DDD: Um perigoso flirt com a morte

Créditos fotográficos: Susana Neves

Créditos fotográficos: Susana Neves

Desde o primeiro momento em que entramos no auditório Manuel Oliveira do Rivoli, sentimos a batida da musica a trespassar o corpo, o flash da luz constante, e movimento subtil das intérpretes. É aí que percebemos que estamos perante uma criação completamente diferente. “Featuring Mortuum”, apresentado no último domingo no âmbito do festival os Dias da Dança, é uma peça que usa a finitude das coisas para explorar os limites do teatro e testar a reação do público, levando ao limite o jogo do real e irreal.

Um corpo inanimado, deixado quase ao abandono no centro do palco, deixa-nos sempre ansiosos pelo momento em que algo acontece. Somos surpreendidos pelo facto de que nada acontece. E pela força que a ausência de movimento consegue ter. Toda a peça se desenrola baseando-se na dicotomia vida-morte, em que as bailarinas em palco interpretam respirações e movimentos, ora em sincronia com a música – que mimetiza de forma quase exata a batida do coração -, ora interagindo com o corpo caído, violentando-o, despindo-o, atirando-o para o chão repetidas vezes.

Cristina Planas Leitão, directora-artística e intérprete, criou uma triangulação entre público, intérpretes e o corpo morto, que explora os limites do conforto, não só das performers a um nível físico, mas também do público a um nível emocional, com situações inesperadas que nos deixam quase com vontade de levantar da cadeira e correr para palco.

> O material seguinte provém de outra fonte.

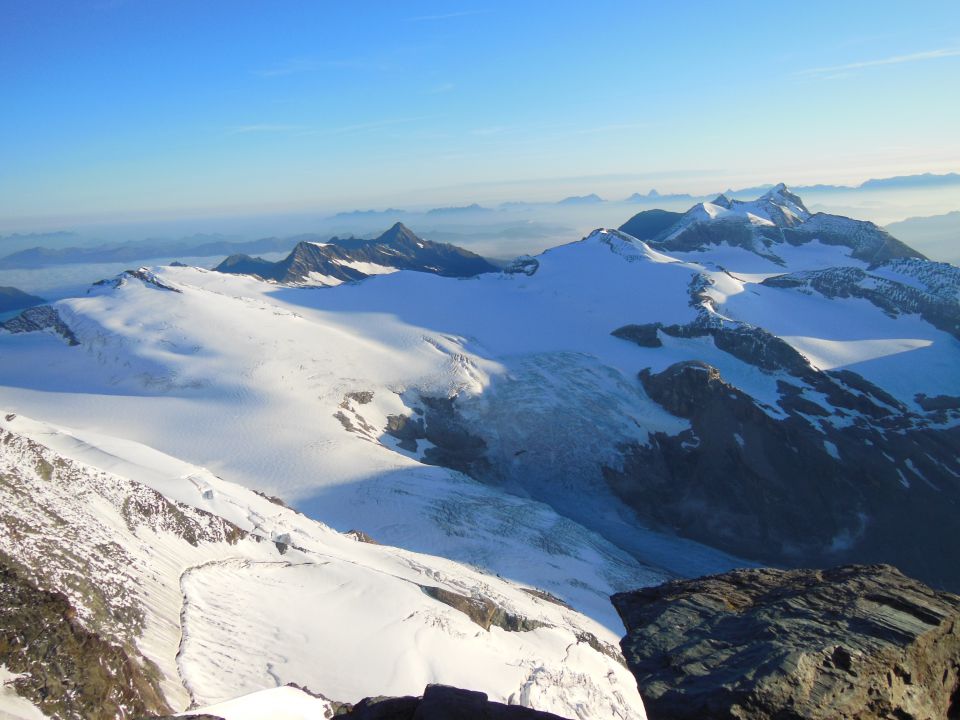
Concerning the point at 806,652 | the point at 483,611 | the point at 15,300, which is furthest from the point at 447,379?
the point at 15,300

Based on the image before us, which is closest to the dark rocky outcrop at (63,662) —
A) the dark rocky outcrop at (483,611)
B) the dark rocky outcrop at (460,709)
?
the dark rocky outcrop at (460,709)

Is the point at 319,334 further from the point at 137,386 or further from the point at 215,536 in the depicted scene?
the point at 215,536

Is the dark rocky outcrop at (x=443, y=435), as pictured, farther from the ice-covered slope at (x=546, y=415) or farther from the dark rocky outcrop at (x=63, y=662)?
the dark rocky outcrop at (x=63, y=662)


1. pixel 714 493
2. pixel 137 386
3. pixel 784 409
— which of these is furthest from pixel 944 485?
pixel 137 386

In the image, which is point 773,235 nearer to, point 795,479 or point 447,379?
point 795,479

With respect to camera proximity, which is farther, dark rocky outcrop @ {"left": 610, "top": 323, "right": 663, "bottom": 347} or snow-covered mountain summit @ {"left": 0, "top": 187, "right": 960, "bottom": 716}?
dark rocky outcrop @ {"left": 610, "top": 323, "right": 663, "bottom": 347}

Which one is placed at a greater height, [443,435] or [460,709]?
[460,709]

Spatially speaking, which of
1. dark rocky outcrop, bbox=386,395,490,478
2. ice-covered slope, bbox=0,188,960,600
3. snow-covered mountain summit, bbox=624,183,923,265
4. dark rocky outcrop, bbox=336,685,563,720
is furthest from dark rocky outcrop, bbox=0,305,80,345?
snow-covered mountain summit, bbox=624,183,923,265

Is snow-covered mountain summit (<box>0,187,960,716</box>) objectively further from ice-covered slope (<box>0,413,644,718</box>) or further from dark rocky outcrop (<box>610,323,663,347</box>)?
ice-covered slope (<box>0,413,644,718</box>)
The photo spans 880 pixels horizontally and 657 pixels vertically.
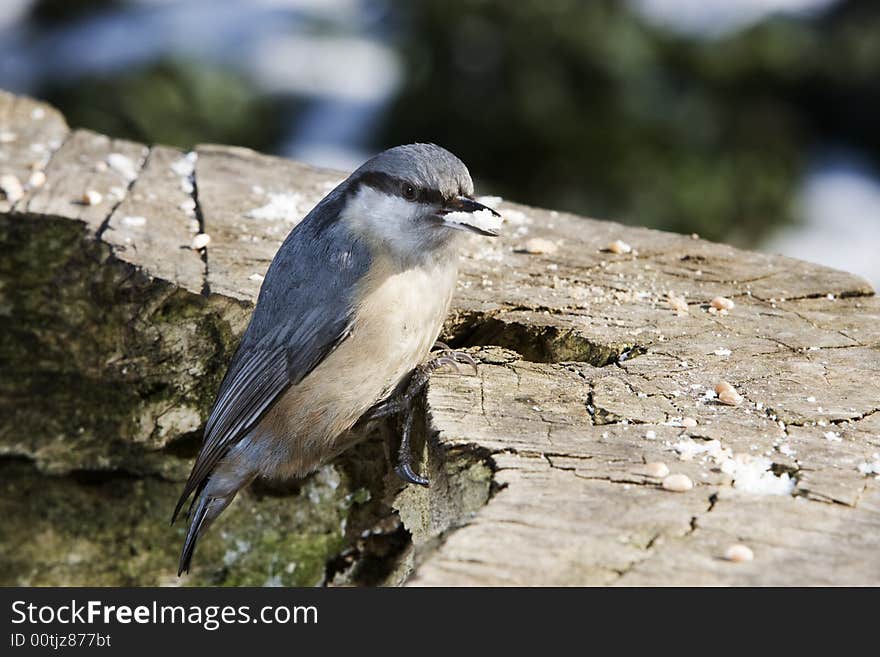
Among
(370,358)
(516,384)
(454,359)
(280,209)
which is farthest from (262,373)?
(280,209)

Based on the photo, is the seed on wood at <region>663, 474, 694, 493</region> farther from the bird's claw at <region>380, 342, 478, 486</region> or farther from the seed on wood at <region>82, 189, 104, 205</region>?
the seed on wood at <region>82, 189, 104, 205</region>

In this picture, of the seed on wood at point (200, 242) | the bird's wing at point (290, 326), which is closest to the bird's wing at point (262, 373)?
the bird's wing at point (290, 326)

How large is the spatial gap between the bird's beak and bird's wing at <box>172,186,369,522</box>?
0.19 m

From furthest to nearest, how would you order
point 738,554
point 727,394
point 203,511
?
point 203,511
point 727,394
point 738,554

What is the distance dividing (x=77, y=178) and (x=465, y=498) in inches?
71.0

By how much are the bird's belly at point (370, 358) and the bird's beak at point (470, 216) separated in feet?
0.40

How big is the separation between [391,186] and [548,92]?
7.79 feet

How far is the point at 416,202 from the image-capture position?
2.26 m

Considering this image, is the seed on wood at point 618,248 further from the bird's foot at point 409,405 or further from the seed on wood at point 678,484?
the seed on wood at point 678,484

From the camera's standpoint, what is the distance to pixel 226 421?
2344 millimetres

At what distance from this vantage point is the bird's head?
88.1 inches

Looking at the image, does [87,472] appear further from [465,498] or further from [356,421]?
[465,498]

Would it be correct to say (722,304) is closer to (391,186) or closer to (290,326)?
(391,186)
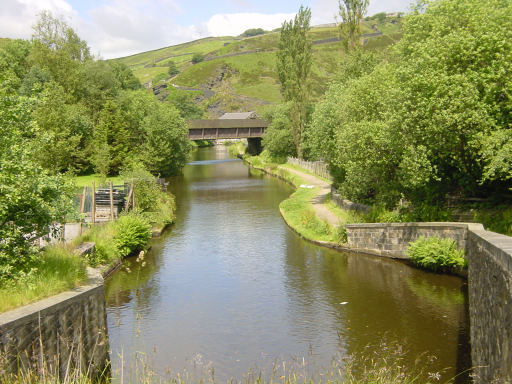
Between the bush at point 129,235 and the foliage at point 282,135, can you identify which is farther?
the foliage at point 282,135

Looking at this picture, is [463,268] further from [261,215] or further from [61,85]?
[61,85]

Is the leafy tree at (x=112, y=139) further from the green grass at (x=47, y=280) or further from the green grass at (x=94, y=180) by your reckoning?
the green grass at (x=47, y=280)

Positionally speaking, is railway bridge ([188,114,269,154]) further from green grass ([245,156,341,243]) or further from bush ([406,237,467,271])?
bush ([406,237,467,271])

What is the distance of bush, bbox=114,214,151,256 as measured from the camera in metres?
27.1

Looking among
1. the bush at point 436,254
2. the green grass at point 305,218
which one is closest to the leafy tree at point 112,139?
the green grass at point 305,218

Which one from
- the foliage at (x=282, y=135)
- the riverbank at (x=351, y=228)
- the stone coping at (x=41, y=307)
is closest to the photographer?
the stone coping at (x=41, y=307)

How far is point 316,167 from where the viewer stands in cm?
5884

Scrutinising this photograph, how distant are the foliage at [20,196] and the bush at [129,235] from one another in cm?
1320

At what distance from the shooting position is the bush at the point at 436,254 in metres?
22.5

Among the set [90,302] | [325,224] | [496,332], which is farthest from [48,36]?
[496,332]

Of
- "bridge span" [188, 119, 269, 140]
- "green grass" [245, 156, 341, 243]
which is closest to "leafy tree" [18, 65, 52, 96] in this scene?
"bridge span" [188, 119, 269, 140]

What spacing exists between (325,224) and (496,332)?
21.4 meters

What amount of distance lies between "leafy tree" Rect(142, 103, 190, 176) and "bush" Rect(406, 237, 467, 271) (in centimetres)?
3629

Todo o espetáculo é algo estranho. Não é habitual que sejam os interpretes em palco a ditar as indicações cénicas ou a manipular o som do espetáculo. Mas de certa forma, esta é a maneira mais fiel de retratar o que na verdade acontece num peça. A  audiência é assim imersa numa atmosfera mais intimista, mais genuína, que nos leva a tomar como certo que realmente estamos à espera de que o inevitável aconteça.

A respiração é um momento fulcral nesta performance, sendo coreografada quase à até exaustão, deixando bem assente o facto de que ela é de facto limitada. A fisicalidade das intérpretes chega a ser quase excessivamente convincente, mesmo em momentos de declamação – a entrega e brutalidade com que o texto é proferido e o forte contato visual com a audiência torna impossível sair do auditório indiferente.

A peça culmina com uma quase exaltação do corpo morto, pintando-o e embrulhando-o num gigante plástico, apresentado-o quase com um presente final para o público abandona a sala, num perigoso flirt com a ideia de morte.